Is the cashless society a risk to charities?

By Patrick Nash

A recent study by The Pennies Foundation has found that the UK is moving closer to becoming a cashless nation, with one in ten 25 – 34 year olds admitting that they often do not carry cash.

New payment technology such as swiping your mobile phone to make transactions under £15 – which is now widely available at outlets such as McDonalds, Subway and some Boots stores – is making the cashless payment even simpler and faster.

But with considerable funds currently raised through coin collection boxes and tins, is the potential cashless society a risk to charities’ fundraising potential?

The Pennies Foundation study found that it is not only younger people choosing alternative payments to cash; a third of us now leave the house without cash on a daily basis.

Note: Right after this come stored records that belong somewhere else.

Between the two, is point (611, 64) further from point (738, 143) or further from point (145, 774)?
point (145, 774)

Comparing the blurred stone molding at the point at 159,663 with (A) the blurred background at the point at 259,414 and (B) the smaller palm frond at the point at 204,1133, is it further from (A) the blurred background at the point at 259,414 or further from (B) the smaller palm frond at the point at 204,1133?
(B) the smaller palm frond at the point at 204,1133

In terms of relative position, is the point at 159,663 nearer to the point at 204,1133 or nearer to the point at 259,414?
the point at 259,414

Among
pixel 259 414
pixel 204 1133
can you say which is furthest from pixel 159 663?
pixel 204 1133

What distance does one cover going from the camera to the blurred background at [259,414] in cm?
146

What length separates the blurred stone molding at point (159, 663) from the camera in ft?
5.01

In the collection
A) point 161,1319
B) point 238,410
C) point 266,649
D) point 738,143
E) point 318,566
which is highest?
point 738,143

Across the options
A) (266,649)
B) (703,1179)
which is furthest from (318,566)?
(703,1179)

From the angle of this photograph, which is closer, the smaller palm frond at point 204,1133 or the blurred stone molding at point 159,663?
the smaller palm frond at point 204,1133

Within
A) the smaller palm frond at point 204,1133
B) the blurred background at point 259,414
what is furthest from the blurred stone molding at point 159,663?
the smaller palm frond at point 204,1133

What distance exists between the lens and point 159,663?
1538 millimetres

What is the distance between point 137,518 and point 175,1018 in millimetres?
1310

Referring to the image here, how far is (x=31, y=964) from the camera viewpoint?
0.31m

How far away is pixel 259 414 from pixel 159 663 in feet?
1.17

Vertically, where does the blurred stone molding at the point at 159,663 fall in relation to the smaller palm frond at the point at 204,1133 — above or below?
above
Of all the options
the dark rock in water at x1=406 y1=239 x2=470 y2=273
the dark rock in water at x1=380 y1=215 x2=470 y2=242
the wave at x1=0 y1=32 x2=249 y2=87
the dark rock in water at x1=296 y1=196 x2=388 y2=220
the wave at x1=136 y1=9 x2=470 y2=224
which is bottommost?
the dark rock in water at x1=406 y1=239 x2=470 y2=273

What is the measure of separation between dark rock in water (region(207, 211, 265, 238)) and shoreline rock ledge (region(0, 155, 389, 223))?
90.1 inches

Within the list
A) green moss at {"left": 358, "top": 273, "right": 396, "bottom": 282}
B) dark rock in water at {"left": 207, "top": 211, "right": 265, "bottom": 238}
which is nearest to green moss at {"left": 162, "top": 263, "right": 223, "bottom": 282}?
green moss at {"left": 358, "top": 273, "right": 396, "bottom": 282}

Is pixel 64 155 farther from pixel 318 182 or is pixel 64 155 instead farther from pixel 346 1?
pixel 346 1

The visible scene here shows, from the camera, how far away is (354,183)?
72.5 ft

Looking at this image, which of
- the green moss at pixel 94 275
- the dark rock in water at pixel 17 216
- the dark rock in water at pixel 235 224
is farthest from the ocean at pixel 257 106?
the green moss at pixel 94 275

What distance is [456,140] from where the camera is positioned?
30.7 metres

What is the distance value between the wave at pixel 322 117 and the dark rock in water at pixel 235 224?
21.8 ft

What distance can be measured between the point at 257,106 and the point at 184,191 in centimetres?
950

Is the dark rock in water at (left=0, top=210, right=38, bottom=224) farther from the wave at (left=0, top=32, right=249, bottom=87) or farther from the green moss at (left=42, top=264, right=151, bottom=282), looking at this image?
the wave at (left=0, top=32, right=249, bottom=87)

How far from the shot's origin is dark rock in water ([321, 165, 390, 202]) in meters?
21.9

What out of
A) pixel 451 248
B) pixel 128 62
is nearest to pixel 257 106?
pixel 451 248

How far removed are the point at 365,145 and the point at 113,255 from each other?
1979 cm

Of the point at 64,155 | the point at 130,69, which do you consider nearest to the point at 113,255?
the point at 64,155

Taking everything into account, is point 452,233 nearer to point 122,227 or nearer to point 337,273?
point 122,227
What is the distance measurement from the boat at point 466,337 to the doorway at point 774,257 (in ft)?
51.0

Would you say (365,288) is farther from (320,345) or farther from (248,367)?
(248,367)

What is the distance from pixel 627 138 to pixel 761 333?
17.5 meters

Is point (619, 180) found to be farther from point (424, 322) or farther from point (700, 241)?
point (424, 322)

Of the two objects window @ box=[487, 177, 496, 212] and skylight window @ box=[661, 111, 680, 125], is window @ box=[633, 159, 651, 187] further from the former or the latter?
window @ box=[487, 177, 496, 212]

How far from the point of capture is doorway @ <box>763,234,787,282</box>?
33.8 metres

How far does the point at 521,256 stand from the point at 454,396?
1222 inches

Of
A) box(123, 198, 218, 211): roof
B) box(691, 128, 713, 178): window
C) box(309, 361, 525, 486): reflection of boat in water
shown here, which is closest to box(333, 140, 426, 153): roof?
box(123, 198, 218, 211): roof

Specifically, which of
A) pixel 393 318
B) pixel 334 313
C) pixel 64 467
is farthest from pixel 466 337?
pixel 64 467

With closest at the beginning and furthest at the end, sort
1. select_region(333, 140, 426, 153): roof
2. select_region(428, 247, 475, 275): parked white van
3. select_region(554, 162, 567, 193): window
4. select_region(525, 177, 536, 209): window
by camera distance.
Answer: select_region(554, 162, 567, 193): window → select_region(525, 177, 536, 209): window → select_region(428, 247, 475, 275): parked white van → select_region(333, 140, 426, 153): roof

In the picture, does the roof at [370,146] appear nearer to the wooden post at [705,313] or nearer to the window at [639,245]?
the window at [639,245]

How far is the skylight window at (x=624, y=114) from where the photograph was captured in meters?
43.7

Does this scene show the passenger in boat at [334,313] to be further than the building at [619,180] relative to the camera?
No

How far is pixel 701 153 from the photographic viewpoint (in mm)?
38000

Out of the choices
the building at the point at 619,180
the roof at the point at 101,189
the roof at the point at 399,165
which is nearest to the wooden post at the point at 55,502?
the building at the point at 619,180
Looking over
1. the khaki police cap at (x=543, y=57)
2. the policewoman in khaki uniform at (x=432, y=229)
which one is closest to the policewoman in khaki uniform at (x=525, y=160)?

For cashless exchanges to really take off, retail experts say there must be tangible incentive for customers to use the technology, such as discounts, faster moving queues in store or, possibly a charitable donation made by the phone manufacturer for money spent using the new system.

There are also a number of concerns linked to the rise of the cashless society. Security is clearly an issue where mobile phones – already attractive to thieves – also double up as wallets. And not everybody will relish the thought of every purchase you make being visible to phone manufacturers, and the prospect of where that data could end up.

But, with considerably less of us bothering with coppers and silvers, and more than half of us noticing less charity boxes than there used to be, it seems the good old days of dropping our loose change into a charity tin and feeling like we’ve done our bit might soon be coming to an end.

One thing is for certain; charities need to evolve and adapt to the cashless environment to keep donations coming in. But how?

Smart technology has been developed that allows people to use their phones to donate the ‘spare change’ in their bank accounts to charities. But this is very much in its infancy and it remains to be seen whether this will take off.

Further creative ways of digitally donating are emerging – such as registering with websites like Easy Fundraising, a service that automatically donates to users’ selected charities when they shop online. With the rise in online shopping – 26% of purchases will be made online by 2016, worth a staggering £221bn – this could help increase charitable donations as long as people bother to register and continue using it.

Other popular websites, such as eBay, offer the opportunity for sellers to register selected charities, and for buyers to tick a box to choose to make a donation to that charity as the purchase details are finalised.

With many types of online systems being put in place for charitable donations, the challenge for charities is to educate and persuade people of the value of making the effort to link their online shopping profiles to these systems.

It requires a significant change in behaviour, so messages appealing to different motivating factors need to be developed and reinforced consistently.

It may well take time for cashless payment systems to really take off, but charities can prepare by ensuring that they innovate and think creatively about persuading the public to part with their digital pennies in the future.